London sugar futures ended weaker on Wednesday in spread-based trade and dealers said activity remained focused on the coming expiry of the March contract.
Front-month March closed $4.00 down at $187.00 a tonne, having moved between $191.50 and $187.00 on 2,685 lots from total turnover of 6,352 lots. May slipped $2.80 to $192.00 on 2,191 lots.
The March-May spread was quoted around a $4.00 to $5.00 discount, from a $3.00 to $3.50 discount on Tuesday.
Dealers said the front spread in London would continue to remain choppy in the run-up to the March expiry on February 13.
"Some funds have been selling the March-May spread and it has seen pressure on the downside but when the selling spree ends the market should start to be fundamentally driven again," one dealer said.
"There has also been a little bit of trade selling and there is also some trade buying. The spread may have reached a bottom now."
Traders and analysts said high freight rates had tightened supplies of high-grade refined sugar, making it expensive for refineries to import raw sugar.

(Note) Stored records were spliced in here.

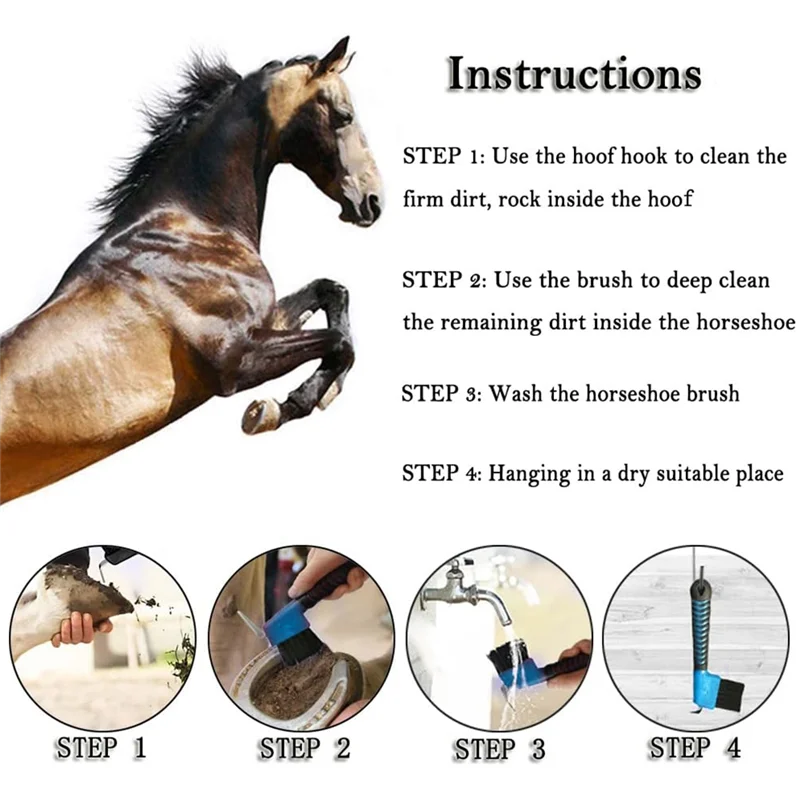 Instructions

STEP 1: Use the hoof hook to clean the firm dirt, rock inside the hoof

STEP 2: Use the brush to deep clean the remaining dirt inside the horseshoe

STEP 3: Wash the horseshoe brush

STEP 4: Hanging in a dry suitable place

STEP 1

STEP 2

STEP 3

STEP 4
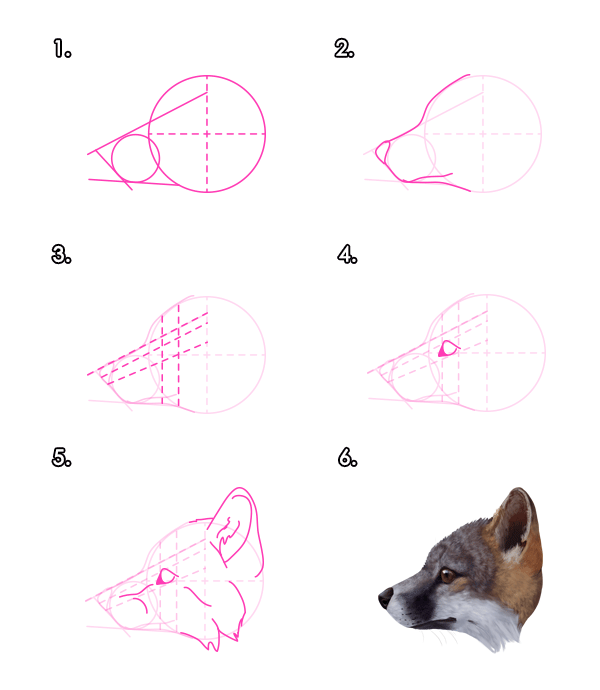 1.

2.

3.

4.

5.

6.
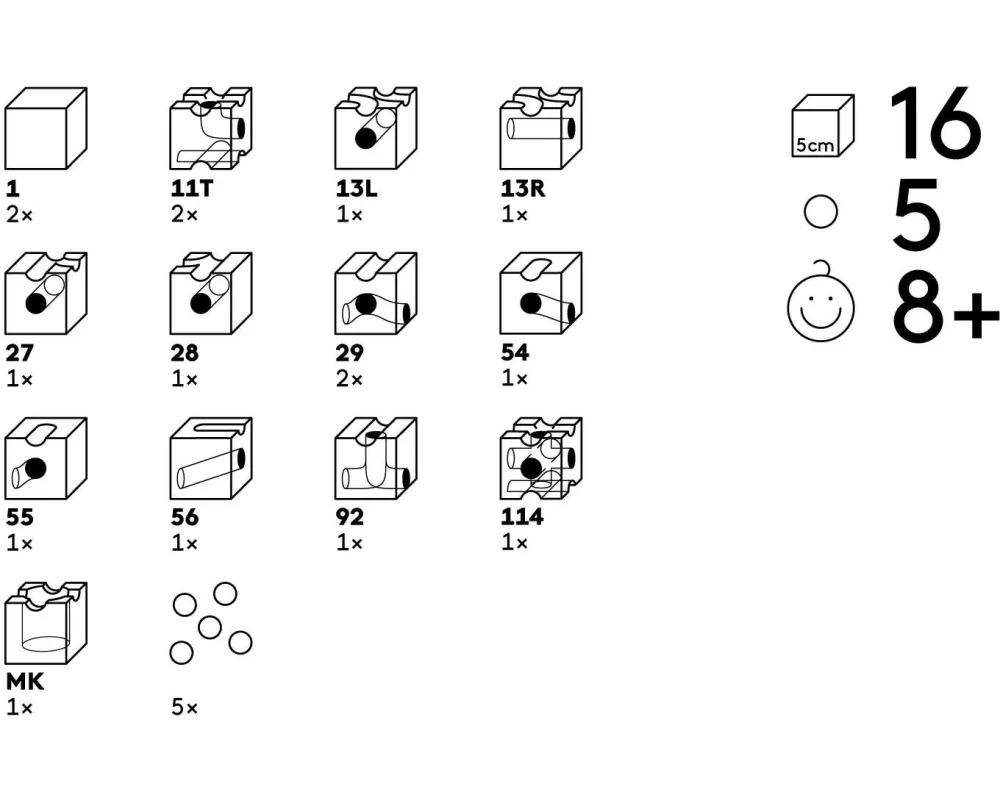 1
2×

11T
2×

13L
1×

13R
1×

27
1×

28
1×

29
2×

54
1×

55
1×

56
1×

92
1×

114
1×

MK
1×

5×

5cm
16

5

8+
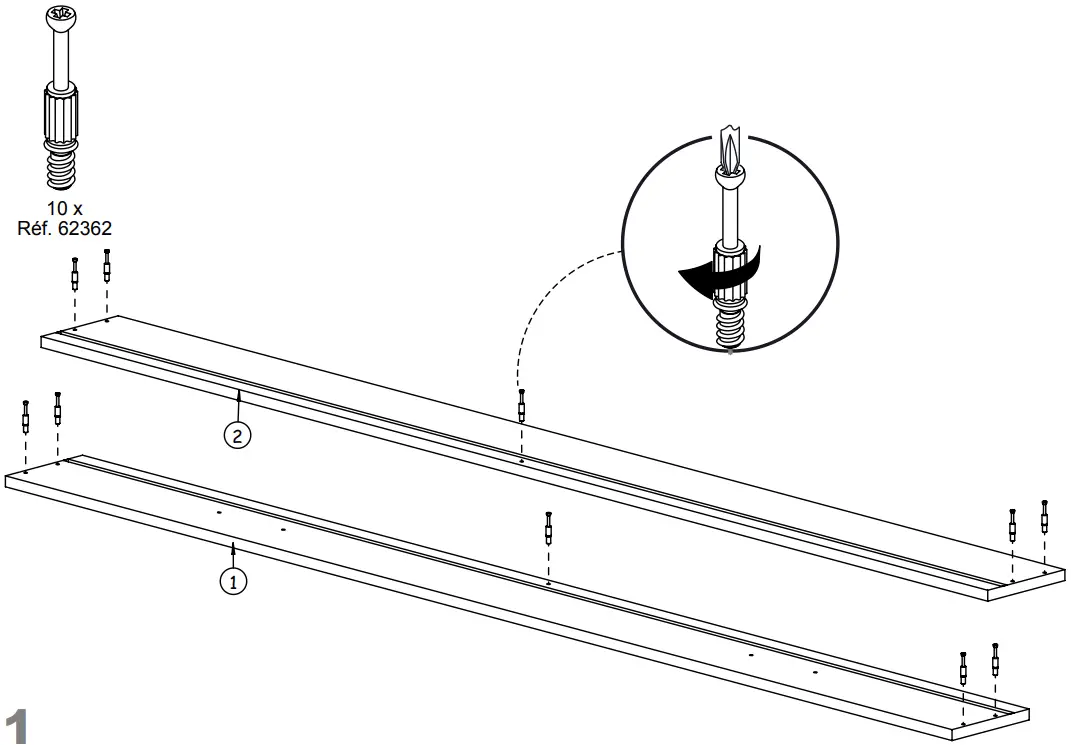 10 x
Réf. 62362

2

1

1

"It looks like there will be limited supplies of deliverable refined sugar as far ahead as for the May contract. Of course this could change, but freight is a strong factor," another said.
Traders said the funds would be a key driver on the London and New York markets.
Technical analysts said the market was trapped in a $177.10 to $200.20 range, basis March.
Initial support was seen at $183.00, with resistance pegged at $194.60 and $197.00.
Analysts saw pressure in the coming months due to surplus global stocks and a lack of strong demand.